Lewis Carroll, Through the Looking Glass

Perhaps Lewis Carroll anticipated the problems of expats and the use of the word "resident" when he wrote these immortal lines. It is easy to empathize with Alice as she struggles to make sense of Humpty D's arbitrary use of language and his haughty motive of controlling her.

The word resident is fraught with many meanings as it is used by bureaucracies and applied to us ordinary Alices. Imagine Alice's problem compounded by two (or more!) countries using the same word with different meanings that have real effect on things like taxation, health care, driving, social benefits, employment, immigration, marriage, children, estates, trusts and on and on.
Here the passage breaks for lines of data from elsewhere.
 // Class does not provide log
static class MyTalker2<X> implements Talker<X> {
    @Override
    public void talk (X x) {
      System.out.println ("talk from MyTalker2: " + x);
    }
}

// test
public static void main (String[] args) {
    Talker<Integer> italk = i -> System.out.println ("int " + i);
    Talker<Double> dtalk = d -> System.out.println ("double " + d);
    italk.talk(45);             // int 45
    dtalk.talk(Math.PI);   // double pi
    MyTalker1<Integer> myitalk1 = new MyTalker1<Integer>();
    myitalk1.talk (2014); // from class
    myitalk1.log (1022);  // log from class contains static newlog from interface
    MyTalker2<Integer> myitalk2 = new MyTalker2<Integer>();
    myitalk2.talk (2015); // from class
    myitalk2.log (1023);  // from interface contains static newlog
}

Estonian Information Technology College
Arrgghh!

For the benefit of other expats like me, today's post addresses the issue with respect to one country - Canada, and one province within it - Ontario. Other provinces will have similar but, of course, not identical rules and interpretations.

Residence in everyday use means something like "live in a place", which is fine until governments mould the idea to fit who they want to include or exclude. We end up with details that are drastically different, almost turning the words inside out. Whereas in Humpty's mouth the motive of control seems harsh in its explicitness and brashness, in government hands the same justification becomes one of the "necessity to attain policy aims" or some such euphemism. The end result for common folk is unfairness and confusion.
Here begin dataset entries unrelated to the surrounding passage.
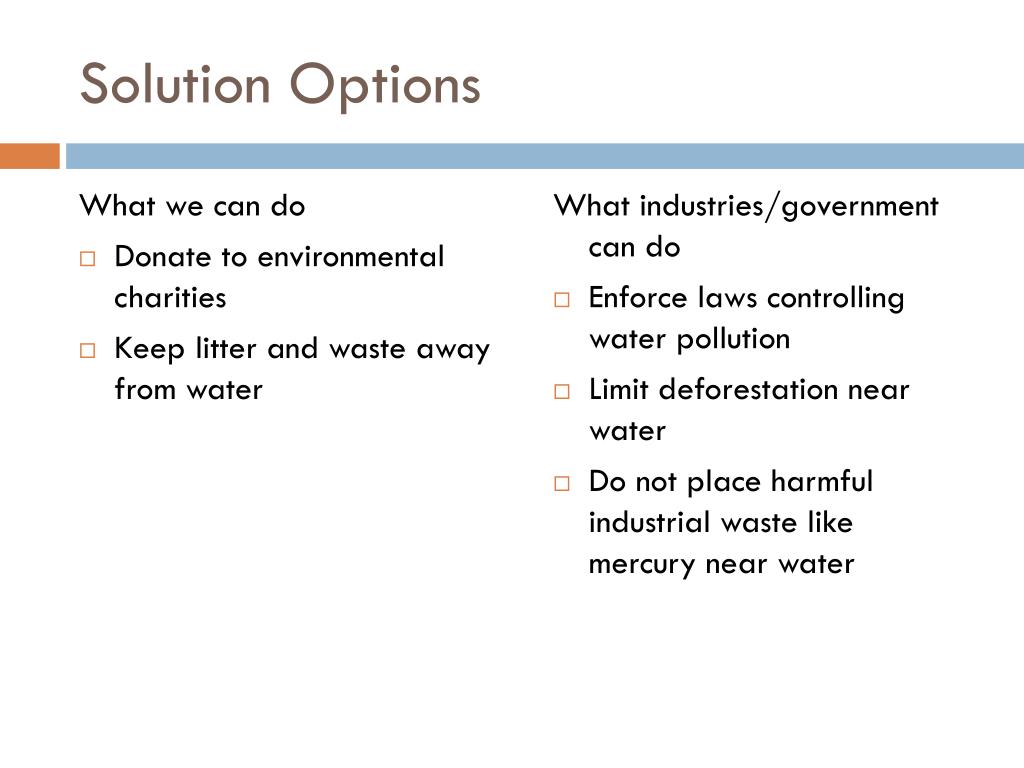 Solution Options

What we can do

□ Donate to environmental charities

□ Keep litter and waste away from water

What industries/government can do

□ Enforce laws controlling water pollution

□ Limit deforestation near water

□ Do not place harmful industrial waste like mercury near water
The Many Meanings of Residence in Ontario Canada
The charts below show what I have found out to be the different rules and tests for what constitutes "residence", used loosely where various types of government and some private organisations apply the concept of living somewhere. Note that some of these could be wrong despite my best efforts and showing of original sources. I'm not a lawyer and these things are so darn complex, you should double check before taking any action.

Most of the definitions sort of overlap but the details are devilish and each definition has its nuances. There seems to be a significant divide between those relying on physical presence (of varying amounts of time) as the main criteria, and the tax people who rely on ties to the country.
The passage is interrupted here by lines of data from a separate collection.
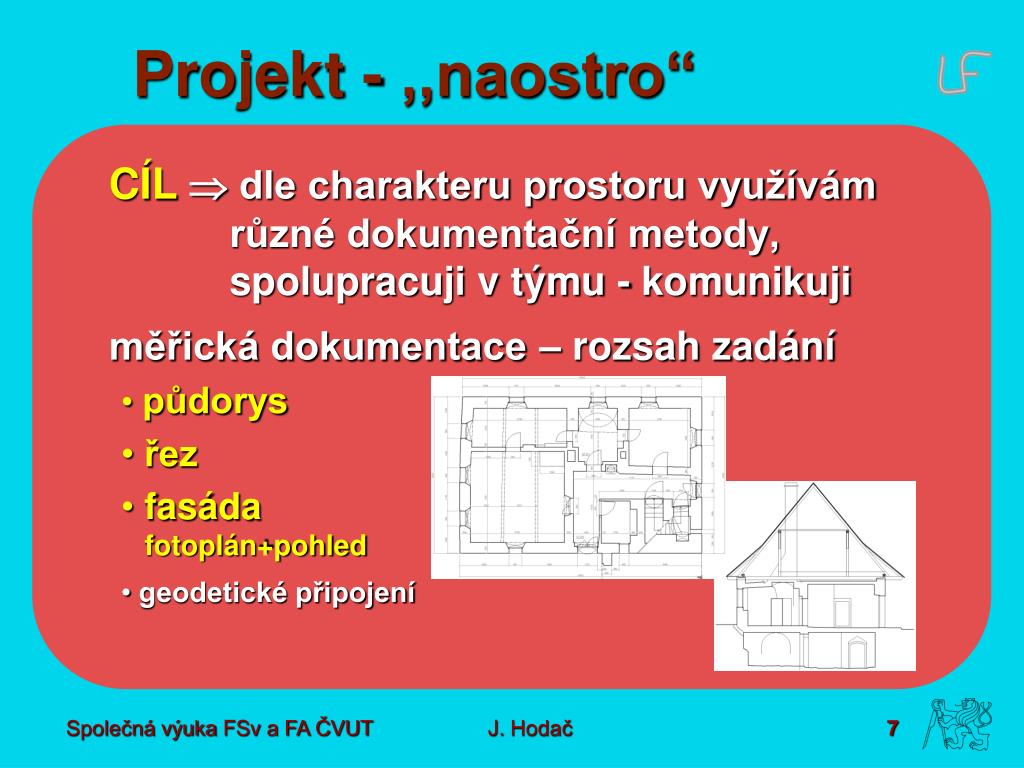 Projekt - ,,naostro“

LF

CÍL $\Rightarrow$ dle charakteru prostoru využívám různé dokumentační metody, spolupracuji v týmu - komunikuji

měřická dokumentace – rozsah zadání

• půdorys

• řez

• fasáda
fotoplán+pohled

• geodetické připojení

Společná výuka FSv a FA ČVUT

J. Hodač

7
It is amusing to read that Elections Canada claims that a person can have only one ordinary residence at a time. In the tax world and amongst different countries that's not true. Don't know if English law is similar enough to Canadian law but this UK reference says "it is well established that it is possible to be ordinarily resident in more than one country at the same time." (PM North and JJ Fawcett, Private International Law, 13th edition, 1999, page 170 and footnotes a dozen cases as proof).

The result of the divergent rules, for instance, is that it is easy to end up paying all federal and provincial taxes, including Ontario's health premiums, on worldwide income, some of which may not even have been earned in Canada, and yet be ineligible for Ontario health care. Who knows if you will be eligible in the foreign country or if it even offers health care. Is that fair?

Legal scholars North and Fawcett (page 139) make another statement: "Problems in relation to residence would disappear if this concept were to be replaced by the simpler concept of presence." But apparently this has been rejected in the UK and in every other country too. Instead, governments and courts have, over decades of law-making, regulation-making and jurisprudence, on the principle of taking into account the social and economic requirements of a situation, created a sophist's delight that requires 1000 page books (that's how long their book is) to explain the simplified version of reality, leaving the ordinary person in a confusingly impossible state.

It would be completely understandable if many were not so kind-hearted as Alice, who realized Humpty D's precarious sitting spot and worried that he might fall off his perch.